Somewhere in the midst of the chaos which spanned mere minutes another thing happened: My mother baptized me.

When I reflect on the shock and panic, fear, and dread that must have been present in those few moments between Mom, Dad, and me, I am stunned that my mother had the presence of mind to act.

What water was nearby? What words did she say? Was my brother Tim there? The details are lost to me now.

Knowing that her mind flew to that act in those scant minutes tells me so much about her faith. That while she cared for my mortal body, she also cared deeply enough about my immortal soul that she took that power into her own hands. Baptizing me was a given.

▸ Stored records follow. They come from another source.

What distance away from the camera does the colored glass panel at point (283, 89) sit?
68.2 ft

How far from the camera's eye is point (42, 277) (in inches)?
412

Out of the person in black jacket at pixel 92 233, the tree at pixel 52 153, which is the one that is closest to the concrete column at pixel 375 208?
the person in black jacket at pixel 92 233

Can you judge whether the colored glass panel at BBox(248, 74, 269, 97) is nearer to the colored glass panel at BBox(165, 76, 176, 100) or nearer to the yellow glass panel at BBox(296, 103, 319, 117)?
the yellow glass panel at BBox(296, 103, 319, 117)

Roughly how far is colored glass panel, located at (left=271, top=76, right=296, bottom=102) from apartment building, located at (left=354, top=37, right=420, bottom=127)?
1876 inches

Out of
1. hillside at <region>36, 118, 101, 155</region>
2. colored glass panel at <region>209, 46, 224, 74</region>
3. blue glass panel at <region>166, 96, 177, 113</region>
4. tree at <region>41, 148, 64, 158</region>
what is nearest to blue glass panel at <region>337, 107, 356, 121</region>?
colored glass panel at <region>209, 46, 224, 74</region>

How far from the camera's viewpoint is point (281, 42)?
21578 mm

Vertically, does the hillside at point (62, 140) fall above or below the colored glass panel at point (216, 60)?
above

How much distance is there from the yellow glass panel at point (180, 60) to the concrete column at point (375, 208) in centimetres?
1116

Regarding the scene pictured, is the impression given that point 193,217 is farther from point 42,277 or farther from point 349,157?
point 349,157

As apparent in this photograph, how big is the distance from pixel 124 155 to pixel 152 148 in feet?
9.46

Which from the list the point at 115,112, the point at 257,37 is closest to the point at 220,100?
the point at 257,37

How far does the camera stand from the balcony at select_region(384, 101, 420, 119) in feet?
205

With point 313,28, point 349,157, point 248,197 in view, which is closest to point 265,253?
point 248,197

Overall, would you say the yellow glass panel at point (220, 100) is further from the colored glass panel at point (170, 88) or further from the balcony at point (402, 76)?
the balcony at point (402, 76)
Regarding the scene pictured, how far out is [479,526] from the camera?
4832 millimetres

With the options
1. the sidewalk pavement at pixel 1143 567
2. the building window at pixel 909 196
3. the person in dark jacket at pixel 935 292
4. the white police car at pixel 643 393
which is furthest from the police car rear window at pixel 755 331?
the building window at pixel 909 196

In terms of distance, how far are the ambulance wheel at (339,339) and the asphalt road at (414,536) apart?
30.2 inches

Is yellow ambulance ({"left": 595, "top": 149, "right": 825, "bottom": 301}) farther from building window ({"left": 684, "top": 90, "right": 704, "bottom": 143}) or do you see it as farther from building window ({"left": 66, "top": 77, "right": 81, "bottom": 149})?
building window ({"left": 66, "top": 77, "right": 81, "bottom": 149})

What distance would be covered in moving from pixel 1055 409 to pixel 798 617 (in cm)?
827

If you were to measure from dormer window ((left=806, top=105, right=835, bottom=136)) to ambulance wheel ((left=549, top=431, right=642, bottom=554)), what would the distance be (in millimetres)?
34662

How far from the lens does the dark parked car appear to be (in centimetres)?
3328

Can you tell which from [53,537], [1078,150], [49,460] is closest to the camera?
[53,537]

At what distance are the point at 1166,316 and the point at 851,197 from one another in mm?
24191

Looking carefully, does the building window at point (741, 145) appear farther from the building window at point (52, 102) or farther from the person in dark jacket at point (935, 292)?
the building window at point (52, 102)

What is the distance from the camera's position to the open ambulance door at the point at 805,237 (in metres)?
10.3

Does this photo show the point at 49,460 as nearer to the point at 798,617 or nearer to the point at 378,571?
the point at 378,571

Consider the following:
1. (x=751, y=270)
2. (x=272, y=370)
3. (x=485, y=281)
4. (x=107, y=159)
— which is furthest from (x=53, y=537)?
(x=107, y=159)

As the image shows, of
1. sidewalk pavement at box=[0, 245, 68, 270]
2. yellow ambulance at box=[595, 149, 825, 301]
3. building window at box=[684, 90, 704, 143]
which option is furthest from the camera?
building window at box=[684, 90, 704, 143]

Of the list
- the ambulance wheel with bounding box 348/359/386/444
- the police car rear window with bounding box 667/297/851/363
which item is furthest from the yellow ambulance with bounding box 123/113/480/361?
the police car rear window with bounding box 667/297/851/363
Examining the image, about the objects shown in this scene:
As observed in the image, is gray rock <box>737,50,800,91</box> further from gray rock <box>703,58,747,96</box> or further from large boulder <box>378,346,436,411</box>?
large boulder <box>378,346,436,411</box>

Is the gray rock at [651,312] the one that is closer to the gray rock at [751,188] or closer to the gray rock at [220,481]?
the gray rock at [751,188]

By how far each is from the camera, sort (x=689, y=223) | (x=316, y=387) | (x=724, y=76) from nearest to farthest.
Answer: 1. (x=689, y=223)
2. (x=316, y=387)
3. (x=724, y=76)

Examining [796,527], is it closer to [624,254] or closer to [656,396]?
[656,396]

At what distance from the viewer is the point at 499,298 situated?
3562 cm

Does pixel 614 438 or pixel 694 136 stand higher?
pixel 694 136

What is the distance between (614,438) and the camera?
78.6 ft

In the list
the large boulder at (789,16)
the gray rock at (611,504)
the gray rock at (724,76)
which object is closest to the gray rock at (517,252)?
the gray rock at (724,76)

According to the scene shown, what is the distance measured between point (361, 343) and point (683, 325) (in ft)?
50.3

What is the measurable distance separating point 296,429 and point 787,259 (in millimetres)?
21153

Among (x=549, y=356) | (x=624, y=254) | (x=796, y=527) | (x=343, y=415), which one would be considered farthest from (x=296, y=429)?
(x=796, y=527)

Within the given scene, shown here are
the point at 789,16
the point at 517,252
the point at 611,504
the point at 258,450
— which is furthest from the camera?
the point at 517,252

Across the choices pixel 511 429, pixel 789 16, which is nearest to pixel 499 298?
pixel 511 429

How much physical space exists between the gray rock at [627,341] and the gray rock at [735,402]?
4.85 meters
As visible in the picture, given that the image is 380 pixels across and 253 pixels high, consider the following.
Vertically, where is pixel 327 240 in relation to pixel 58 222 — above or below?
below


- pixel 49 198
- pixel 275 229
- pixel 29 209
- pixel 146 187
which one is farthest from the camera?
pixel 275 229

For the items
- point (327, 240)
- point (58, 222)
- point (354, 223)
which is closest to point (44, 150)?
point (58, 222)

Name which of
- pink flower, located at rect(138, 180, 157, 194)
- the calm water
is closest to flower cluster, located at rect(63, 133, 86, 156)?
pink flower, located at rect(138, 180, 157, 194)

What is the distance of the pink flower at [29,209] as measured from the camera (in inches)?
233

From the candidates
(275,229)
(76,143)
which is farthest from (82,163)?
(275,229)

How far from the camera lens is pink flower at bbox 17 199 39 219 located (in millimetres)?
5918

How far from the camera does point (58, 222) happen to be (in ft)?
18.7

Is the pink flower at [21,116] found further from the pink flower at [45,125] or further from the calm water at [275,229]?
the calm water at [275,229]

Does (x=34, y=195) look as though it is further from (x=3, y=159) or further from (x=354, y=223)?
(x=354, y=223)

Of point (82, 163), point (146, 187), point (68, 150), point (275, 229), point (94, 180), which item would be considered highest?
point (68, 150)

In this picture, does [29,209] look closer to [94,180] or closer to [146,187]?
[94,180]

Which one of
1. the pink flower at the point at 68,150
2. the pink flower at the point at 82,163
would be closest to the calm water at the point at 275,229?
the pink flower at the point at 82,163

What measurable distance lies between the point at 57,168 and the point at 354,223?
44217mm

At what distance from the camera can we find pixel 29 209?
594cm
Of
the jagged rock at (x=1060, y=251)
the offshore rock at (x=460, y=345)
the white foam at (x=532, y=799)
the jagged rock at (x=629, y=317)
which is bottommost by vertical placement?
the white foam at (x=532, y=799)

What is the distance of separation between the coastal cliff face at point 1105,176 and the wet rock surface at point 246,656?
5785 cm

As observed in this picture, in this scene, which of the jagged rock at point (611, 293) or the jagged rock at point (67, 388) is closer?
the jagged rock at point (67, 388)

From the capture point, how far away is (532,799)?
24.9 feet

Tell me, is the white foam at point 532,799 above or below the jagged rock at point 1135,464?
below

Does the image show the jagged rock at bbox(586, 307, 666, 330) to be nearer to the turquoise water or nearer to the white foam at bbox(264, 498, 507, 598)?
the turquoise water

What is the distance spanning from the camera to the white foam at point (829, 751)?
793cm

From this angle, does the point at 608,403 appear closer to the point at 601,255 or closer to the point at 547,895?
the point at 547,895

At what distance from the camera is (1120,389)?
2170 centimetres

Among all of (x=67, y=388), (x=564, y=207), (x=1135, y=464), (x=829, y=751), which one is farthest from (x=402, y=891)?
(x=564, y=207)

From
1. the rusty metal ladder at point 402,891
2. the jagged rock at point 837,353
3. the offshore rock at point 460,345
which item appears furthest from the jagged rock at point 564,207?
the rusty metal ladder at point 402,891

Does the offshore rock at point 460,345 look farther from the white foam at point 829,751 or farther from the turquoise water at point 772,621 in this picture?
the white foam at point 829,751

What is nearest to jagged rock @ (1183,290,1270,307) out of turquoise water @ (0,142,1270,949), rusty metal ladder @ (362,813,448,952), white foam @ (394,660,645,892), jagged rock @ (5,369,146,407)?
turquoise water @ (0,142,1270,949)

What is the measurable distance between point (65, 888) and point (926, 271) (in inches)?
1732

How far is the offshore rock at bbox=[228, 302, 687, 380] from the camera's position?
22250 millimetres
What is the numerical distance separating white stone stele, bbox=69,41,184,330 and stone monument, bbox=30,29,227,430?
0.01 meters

While I occasionally heard this story growing up, I also have a written record of it. My baptismal certificate states I was baptized on 7 Oct. 1961, "In periculo mortis."1 It's a Latin phrase meaning" in danger of death." It wasn't until I read and understood the words as an adult that I realized how close I came to dying that day.




My baptismal record, extracted from the original record at St. Charles Borremeo, Parma, Ohio, in 1967.


In later years, as Mom would tell this story, she would chuckle about going to the priest shortly afterward to make sure that her baptism of me, in her words, "stuck." It was her way of making light of that dangerous day. The priest assured her it had.

On 12 November 1961 my maternal uncle Thomas Kozlina and my paternal aunt Margaret Gilbride were named my godparents in a ceremony at St. Charles Borremeo in Parma, Ohio. I wore a beautiful little white gown and cap. My brother, grandparents, aunts and uncles were there, I'm sure. And the family likely celebrated afterward, as always, gathering for food and drink at a nearby home.

But my only baptism—the one that counted—happened in the bedroom of a little house in Parma, a gift of love from my mother.

Until next time...




NOTES


1 Nancy Gilbride baptism certificate (1961); issued 1967, St. Charles Borremeo Church, Parma, Ohio; privately held by N Gilbride Casey, [address for private use,], Tioga, Texas, 2026.